Konstantin Nazarov

Implementing globals

Global variables in dynamic languages are usually implemented differently from static ones. For example, consider this C code:

const int globalvar = 42;

int foo() {
  return globalvar;
}

Here, the compiler would know that globalvar is defined, and can even insert a direct pointer to it during the linking phase. This is because by its design, a static language would usually require that all references be known in advance. Otherwise it would be impossible to determine their type and check some of the memory safety guarantees.

Many dynamic languages would use a different strategy. Especially in a REPL. Consider for example this Python REPL session:

>>> def foo():
...     return globalvar
...
>>> globalvar = 42
>>> foo()
42

As you can see, Python has no problems with compiling foo even though the variable has not been defined yet. We can then define the variable and call foo and everything will work. This is because Python checks that globalvar is not a local variable in context of foo and inserts a dynamic lookup that tries to find this variable by name in a dictionary of globals.

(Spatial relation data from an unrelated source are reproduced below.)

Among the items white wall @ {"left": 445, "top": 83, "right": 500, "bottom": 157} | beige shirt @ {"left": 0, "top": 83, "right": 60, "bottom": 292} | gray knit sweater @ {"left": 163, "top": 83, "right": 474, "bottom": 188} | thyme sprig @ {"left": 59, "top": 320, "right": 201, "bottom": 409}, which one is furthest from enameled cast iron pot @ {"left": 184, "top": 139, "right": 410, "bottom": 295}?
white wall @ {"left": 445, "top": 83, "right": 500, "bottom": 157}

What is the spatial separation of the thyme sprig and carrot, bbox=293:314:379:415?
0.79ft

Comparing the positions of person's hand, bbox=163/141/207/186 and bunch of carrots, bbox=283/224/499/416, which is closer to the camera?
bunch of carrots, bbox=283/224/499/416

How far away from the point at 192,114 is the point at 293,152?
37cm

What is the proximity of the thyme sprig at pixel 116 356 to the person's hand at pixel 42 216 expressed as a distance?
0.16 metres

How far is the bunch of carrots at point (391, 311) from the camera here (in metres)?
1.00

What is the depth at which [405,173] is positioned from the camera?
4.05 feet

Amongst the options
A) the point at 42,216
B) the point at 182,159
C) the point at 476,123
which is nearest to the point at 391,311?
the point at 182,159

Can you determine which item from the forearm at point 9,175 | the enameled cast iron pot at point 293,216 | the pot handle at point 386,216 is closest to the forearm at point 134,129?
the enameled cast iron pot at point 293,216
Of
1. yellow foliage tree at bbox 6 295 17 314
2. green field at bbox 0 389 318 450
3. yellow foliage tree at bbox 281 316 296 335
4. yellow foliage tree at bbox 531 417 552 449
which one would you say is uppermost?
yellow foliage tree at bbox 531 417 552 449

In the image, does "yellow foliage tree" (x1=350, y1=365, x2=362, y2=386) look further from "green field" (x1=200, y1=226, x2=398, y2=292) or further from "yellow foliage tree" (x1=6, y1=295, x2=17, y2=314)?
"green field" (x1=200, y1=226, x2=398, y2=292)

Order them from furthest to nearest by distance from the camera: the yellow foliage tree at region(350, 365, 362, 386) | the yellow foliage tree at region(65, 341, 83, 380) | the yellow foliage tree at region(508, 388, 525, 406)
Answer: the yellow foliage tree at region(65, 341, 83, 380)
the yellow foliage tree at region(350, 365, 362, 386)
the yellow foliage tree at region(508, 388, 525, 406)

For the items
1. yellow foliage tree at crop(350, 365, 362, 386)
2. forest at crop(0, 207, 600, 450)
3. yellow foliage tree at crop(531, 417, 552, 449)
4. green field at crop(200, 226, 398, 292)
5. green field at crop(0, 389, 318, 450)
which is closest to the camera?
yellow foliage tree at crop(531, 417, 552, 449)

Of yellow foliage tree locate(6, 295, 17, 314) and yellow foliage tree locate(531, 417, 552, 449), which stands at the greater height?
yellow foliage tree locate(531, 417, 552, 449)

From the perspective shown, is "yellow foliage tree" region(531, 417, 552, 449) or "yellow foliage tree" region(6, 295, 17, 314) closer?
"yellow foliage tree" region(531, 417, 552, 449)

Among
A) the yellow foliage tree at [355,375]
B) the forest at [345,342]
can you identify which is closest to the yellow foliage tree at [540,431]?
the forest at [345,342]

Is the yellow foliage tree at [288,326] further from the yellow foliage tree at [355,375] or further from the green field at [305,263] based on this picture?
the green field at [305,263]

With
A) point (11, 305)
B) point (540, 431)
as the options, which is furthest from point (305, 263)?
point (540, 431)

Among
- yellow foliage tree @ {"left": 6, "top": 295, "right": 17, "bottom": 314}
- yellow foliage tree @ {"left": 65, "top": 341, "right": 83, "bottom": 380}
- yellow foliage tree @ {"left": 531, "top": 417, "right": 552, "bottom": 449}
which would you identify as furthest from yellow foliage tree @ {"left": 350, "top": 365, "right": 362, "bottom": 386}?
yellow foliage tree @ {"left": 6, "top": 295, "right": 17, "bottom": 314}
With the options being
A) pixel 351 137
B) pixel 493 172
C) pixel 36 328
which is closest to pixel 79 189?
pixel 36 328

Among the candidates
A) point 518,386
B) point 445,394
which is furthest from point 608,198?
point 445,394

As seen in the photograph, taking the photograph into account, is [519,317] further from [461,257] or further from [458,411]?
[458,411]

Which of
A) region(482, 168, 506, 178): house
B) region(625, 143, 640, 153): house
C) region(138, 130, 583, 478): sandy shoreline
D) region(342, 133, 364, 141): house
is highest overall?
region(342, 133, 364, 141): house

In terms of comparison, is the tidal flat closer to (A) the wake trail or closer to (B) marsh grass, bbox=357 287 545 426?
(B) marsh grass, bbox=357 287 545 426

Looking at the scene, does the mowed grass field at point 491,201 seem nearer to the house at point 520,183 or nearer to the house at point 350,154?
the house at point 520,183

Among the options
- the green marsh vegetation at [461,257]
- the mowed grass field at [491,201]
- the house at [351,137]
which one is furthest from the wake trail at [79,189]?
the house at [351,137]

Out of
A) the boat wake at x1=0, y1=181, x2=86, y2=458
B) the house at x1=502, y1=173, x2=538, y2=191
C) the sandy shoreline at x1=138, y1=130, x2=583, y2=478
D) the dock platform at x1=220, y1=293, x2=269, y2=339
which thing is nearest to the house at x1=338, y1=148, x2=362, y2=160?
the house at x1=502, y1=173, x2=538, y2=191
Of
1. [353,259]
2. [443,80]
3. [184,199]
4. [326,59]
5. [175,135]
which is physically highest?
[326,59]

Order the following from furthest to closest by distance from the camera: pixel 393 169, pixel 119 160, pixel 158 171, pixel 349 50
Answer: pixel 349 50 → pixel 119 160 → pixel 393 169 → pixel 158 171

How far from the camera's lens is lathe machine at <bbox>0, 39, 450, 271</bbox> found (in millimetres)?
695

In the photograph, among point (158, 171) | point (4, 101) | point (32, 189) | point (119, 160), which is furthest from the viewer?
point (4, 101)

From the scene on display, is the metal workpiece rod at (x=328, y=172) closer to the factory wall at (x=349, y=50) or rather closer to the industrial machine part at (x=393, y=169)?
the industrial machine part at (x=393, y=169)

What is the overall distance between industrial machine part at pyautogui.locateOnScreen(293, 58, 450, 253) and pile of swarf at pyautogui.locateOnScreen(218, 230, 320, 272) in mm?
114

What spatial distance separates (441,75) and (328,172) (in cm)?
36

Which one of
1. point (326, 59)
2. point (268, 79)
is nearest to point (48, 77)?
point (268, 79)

For languages with a REPL, it is very convenient to be able to define and re-define top-level global variables and have all the rest of your functions pick them up without having to re-compile.

REPL is a form of image-based development, just a tiny bit less powerful. In my language, I'm trying to build something that is familiar to Lisp developers: an ability to dynamically re-evaluate blocks of code from the editor, sending them to a running process.

For that, I've implemented support in the virtual machine and assembly for addressing global variables. Ideally they should be module-scoped, but for now I only have one global scope, so it would work for a while. Here's an example in the assembler of how to use globals:

;; Declare a global symbol
(global foo)
(const forty-two 42)

(sr 2)

;; Set the global to a constant
(setglobal foo forty-two)

;; Make sure the value of the global
;; is correct
(getglobal r0 foo)
(aeq r0 forty-two)

(retnil)

In this case, (global foo) is not an actual opcode, but an instruction to the assembler that it should add foo to an array of globals. The virtual machine uses a few optimizations, so that it doesn't perform dictionary lookups every time, but only on first access.

So far, it does pretty much what Lua and Python do, and it doesn't look like anything special. But it would be important later on, when I'll add ability to load multiple pieces of bytecode and have them call each other.